Taking the closing spot, Good Charlotte was clearly the bigger draw. Screams from the teen and pre-teen girls told the story. The Florida band – especially frontman Joel Madden and his twin brother, singer-guitarist Benji – are the tattooed rock boys you can bring home to mom. There were plenty of moms present, too, with 12-, 13- and 14-year-old daughters in tow.

A stage decorated with tombstones, red-eyed gargoyles and cemetery gates that said “Nevermore” was perfect for the Halloween weekend concert, though the band’s idea of dressing up was singer Madden in a black v-neck sweater and tie, looking collegiate.
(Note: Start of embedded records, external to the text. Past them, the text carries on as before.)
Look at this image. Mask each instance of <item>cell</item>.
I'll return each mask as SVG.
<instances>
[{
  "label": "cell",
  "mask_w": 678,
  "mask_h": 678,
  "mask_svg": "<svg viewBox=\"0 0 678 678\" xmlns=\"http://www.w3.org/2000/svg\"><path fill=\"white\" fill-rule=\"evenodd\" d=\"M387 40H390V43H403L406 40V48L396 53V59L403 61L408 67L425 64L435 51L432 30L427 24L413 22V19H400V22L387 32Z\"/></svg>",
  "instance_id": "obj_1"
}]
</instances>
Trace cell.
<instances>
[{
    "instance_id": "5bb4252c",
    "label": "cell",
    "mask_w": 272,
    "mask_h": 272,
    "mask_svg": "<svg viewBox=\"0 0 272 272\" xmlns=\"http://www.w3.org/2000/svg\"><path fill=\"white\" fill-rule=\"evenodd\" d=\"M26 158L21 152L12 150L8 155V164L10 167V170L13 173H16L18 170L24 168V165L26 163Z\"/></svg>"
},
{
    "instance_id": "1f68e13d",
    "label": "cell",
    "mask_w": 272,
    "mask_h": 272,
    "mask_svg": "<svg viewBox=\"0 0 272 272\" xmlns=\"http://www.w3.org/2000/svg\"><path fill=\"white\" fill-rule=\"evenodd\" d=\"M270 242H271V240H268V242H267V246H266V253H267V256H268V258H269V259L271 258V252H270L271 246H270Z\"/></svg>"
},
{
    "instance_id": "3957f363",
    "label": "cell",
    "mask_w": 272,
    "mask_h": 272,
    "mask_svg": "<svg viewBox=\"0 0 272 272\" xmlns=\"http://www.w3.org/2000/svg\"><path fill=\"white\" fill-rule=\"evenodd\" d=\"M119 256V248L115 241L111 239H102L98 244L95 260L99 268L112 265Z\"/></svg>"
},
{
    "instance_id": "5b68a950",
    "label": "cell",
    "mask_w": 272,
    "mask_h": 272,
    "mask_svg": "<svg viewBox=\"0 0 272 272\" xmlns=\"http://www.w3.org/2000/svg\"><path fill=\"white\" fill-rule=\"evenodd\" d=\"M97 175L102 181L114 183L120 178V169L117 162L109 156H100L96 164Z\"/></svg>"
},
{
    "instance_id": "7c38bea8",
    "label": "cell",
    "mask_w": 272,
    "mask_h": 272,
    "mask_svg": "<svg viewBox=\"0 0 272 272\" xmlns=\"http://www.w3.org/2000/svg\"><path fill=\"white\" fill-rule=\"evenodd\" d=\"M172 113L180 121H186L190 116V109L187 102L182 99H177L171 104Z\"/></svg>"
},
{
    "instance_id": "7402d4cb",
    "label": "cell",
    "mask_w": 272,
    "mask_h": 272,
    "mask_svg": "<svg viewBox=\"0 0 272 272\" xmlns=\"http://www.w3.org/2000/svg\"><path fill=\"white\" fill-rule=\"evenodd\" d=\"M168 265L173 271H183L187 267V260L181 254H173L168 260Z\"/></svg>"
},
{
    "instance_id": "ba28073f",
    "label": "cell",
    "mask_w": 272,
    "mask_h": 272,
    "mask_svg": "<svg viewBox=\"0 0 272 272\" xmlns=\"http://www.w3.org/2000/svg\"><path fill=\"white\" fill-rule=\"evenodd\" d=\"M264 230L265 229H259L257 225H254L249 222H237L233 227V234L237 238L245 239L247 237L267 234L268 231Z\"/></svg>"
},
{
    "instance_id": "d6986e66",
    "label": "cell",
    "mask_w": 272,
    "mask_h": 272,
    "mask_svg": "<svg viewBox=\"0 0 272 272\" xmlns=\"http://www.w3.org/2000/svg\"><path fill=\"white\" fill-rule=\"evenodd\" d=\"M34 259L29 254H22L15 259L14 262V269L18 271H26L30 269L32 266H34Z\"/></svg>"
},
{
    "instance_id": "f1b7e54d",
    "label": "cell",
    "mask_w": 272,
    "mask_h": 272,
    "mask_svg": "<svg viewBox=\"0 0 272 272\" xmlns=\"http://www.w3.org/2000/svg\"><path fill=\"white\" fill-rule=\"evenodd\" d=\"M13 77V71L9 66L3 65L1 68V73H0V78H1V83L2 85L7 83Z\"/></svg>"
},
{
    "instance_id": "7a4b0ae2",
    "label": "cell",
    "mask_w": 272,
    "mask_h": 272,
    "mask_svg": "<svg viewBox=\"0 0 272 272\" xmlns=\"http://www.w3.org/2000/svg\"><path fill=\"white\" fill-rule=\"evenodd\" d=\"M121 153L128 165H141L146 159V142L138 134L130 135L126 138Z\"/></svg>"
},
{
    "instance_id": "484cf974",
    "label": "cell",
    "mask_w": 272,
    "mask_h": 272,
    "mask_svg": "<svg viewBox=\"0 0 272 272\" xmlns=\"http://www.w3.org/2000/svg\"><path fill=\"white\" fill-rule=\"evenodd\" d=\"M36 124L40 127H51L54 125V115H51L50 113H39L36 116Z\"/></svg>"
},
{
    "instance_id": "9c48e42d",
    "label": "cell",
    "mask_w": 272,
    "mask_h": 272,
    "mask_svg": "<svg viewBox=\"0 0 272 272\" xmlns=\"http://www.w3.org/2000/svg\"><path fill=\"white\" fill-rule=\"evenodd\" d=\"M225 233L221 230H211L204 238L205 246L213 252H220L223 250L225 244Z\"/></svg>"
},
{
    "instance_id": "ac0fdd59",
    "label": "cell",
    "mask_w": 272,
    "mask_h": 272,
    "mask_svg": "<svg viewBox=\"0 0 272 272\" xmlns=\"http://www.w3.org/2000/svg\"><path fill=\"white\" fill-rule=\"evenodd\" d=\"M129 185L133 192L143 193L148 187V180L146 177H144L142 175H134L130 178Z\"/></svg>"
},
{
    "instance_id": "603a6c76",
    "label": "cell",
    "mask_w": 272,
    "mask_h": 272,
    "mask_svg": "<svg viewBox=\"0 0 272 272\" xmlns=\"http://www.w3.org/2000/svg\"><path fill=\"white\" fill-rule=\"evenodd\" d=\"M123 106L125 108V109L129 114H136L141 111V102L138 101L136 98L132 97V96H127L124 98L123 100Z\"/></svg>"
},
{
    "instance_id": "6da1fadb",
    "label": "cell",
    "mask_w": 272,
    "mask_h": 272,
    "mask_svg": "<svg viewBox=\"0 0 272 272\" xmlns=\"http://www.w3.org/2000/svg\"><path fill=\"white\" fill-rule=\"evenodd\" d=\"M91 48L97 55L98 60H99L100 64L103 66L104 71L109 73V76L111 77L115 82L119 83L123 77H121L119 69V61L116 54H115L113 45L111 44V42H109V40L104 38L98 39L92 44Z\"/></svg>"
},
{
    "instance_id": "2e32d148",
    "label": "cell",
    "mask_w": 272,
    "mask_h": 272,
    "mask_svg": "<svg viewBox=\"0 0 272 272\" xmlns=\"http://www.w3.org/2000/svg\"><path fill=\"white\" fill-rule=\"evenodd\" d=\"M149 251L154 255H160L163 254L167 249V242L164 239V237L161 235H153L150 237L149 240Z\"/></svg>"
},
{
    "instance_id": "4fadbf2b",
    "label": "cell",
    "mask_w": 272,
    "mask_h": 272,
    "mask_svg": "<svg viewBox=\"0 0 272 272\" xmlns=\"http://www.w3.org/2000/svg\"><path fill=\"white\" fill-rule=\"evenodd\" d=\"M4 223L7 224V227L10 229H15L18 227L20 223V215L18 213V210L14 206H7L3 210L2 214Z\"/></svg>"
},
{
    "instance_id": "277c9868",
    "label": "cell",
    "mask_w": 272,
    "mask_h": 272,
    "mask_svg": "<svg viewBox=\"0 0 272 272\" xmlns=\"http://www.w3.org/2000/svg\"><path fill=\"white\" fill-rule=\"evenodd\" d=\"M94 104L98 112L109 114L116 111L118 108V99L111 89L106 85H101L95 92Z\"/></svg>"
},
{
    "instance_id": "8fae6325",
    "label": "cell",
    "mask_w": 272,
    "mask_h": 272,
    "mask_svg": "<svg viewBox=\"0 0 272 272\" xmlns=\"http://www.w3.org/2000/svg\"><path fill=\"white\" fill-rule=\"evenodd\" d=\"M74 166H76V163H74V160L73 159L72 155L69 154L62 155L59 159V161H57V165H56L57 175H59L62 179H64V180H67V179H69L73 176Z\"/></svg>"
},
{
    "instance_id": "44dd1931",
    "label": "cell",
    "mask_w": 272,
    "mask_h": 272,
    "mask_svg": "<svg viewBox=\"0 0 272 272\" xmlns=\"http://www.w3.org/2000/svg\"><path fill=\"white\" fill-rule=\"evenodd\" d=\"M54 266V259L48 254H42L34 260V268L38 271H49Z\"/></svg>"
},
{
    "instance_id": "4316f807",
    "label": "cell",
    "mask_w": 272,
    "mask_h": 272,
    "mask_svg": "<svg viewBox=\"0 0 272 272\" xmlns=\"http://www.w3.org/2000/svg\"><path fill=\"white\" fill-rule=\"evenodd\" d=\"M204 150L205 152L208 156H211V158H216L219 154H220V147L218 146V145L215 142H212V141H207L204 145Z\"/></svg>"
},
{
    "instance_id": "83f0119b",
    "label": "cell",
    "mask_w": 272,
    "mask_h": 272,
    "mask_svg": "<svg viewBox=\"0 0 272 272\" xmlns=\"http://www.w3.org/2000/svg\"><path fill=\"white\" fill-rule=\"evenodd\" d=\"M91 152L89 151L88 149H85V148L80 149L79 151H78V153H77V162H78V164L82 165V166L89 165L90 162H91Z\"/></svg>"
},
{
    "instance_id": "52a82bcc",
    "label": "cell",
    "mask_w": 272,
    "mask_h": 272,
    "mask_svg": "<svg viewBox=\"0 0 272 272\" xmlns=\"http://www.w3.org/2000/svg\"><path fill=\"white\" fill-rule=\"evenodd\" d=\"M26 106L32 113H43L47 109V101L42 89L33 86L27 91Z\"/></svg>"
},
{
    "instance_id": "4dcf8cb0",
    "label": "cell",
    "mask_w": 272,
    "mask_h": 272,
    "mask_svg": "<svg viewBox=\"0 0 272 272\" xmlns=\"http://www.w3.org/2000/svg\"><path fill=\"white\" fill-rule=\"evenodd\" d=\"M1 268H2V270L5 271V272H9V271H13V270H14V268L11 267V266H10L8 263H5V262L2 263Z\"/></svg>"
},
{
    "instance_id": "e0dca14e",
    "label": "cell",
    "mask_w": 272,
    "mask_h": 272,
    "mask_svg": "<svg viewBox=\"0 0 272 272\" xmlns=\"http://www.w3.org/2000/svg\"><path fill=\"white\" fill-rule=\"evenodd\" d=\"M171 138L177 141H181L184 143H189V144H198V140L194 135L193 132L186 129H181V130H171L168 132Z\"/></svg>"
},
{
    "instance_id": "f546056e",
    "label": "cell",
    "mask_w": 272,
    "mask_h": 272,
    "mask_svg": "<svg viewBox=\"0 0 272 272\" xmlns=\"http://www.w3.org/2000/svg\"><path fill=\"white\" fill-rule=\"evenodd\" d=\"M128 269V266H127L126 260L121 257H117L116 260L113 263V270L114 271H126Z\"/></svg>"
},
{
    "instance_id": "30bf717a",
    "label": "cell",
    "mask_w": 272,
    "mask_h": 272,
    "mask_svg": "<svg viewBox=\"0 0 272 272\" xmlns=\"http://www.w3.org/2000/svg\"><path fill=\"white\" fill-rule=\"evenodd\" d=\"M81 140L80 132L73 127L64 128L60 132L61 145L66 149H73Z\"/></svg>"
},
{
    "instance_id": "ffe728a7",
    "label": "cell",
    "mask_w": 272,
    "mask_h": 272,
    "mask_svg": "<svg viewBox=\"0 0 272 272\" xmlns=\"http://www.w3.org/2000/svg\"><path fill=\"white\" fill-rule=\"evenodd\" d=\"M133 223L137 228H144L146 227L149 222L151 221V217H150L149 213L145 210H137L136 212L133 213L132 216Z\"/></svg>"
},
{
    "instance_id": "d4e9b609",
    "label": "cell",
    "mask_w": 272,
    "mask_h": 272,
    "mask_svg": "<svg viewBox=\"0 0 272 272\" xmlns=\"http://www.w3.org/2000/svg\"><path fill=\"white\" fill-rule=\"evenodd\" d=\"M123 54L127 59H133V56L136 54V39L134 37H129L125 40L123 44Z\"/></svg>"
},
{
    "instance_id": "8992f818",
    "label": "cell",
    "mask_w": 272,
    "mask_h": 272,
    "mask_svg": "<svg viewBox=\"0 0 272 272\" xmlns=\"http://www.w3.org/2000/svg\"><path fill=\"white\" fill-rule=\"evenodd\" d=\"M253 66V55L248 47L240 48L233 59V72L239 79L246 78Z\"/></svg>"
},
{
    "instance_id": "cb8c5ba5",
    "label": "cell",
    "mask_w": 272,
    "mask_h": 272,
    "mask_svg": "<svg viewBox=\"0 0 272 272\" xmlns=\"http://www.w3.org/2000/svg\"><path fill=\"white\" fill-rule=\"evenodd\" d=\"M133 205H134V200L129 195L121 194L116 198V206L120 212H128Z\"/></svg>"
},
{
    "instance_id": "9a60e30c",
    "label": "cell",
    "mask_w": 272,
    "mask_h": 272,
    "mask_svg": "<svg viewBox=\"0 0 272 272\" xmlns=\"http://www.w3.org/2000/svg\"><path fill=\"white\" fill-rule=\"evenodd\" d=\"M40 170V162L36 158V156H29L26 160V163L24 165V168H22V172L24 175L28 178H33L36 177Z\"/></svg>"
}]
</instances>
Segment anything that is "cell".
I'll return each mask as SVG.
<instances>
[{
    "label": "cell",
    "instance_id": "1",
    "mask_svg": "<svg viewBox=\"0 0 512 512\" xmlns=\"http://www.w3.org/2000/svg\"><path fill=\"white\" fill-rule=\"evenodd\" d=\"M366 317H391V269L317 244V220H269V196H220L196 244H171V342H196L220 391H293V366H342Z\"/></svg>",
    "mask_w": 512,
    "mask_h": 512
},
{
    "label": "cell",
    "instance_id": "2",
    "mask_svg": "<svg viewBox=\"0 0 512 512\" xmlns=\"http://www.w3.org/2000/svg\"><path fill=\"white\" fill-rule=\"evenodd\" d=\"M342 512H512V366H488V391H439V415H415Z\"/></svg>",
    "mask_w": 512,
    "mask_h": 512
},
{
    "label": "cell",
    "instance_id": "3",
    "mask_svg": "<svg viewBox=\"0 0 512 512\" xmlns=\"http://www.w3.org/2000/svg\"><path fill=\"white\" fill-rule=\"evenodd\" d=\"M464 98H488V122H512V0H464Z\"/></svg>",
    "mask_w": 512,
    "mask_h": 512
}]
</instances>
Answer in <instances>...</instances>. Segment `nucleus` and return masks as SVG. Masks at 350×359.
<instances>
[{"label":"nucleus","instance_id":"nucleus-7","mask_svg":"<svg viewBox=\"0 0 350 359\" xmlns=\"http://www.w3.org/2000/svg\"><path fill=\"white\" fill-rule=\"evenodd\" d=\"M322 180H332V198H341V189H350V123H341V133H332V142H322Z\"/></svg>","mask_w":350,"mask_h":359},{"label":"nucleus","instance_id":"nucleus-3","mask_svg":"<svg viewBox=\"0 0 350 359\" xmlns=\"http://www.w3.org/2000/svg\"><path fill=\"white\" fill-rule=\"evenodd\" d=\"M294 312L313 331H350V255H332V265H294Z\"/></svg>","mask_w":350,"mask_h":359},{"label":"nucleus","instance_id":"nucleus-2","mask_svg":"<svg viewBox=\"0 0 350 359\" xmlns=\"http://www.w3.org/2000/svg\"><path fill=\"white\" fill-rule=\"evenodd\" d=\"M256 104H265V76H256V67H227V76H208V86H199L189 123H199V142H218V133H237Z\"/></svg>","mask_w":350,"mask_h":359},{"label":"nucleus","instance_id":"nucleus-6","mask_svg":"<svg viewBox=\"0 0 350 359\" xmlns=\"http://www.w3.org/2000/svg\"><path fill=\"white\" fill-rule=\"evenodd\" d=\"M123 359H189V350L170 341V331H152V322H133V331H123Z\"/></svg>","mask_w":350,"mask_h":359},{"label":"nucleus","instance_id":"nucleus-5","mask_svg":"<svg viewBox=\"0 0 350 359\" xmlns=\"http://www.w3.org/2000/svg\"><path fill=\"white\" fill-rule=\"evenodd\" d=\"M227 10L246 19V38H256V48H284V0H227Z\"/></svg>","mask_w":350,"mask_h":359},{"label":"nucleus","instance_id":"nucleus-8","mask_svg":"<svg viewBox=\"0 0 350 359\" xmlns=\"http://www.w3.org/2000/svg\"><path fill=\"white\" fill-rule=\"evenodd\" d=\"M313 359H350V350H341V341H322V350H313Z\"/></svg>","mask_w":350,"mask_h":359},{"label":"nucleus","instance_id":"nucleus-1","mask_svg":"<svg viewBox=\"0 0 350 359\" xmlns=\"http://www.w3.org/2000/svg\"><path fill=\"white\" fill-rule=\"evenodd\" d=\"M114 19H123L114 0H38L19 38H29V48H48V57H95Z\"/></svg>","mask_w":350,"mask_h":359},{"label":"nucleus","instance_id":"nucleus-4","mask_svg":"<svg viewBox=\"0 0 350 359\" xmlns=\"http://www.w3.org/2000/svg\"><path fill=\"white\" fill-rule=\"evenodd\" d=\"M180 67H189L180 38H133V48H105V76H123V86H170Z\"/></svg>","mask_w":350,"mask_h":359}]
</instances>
Good Charlotte’s new album, “The Chronicles of Life and Death,” is mighty ambitious but sinks from overreaching attempts at deeper themes with overcooked arrangements. The new songs fared better live, but tats do not a punk make – it was the group’s well-crafted power-pop hits that had the crowd in the throes of delight.

The band’s often-sophomoric notions of emotions are just right for teen girl angst, with crowd sing-alongs in hooky tunes like “Bloody Valentine” and “Girls and Boys.” The sincere anti-suicide “Hold On” brought a glowing sea of cell phones held up high.

Canadian punkers Sum 41 took the stage following a perhaps Halloween-appropriate video of a one-on-one basketball game that turns ugly. One band member brutally kills the other, drags the body back to his apartment, chops it up and cooks it. How charming.

The band unleashed a catchy salvo of speedy songs. Diminutive singer Deryck Whibley took glee in attacking easy targets like Anna Nicole Smith

. Sum’s new album, “Chuck,” also tries to up the intelligence ante while staying punk and even hard core, but well-meaning attempts at social commentary falter with vague lyrics.

Crowd faves like “Fat Lip” were mixed with new numbers that included “We’re All to Blame,” and “I’m Not the One.” Some of the material veered into the metal camp, its shredding pace driven by Metallica

licks from guitarist Dave Baksh.

For the most part, Sum 41 still comes off as junior varsity punk rock, third or fourth generation, depending on one’s perspective. The group still has possibilities, but right now it goes for showmanship over real conviction.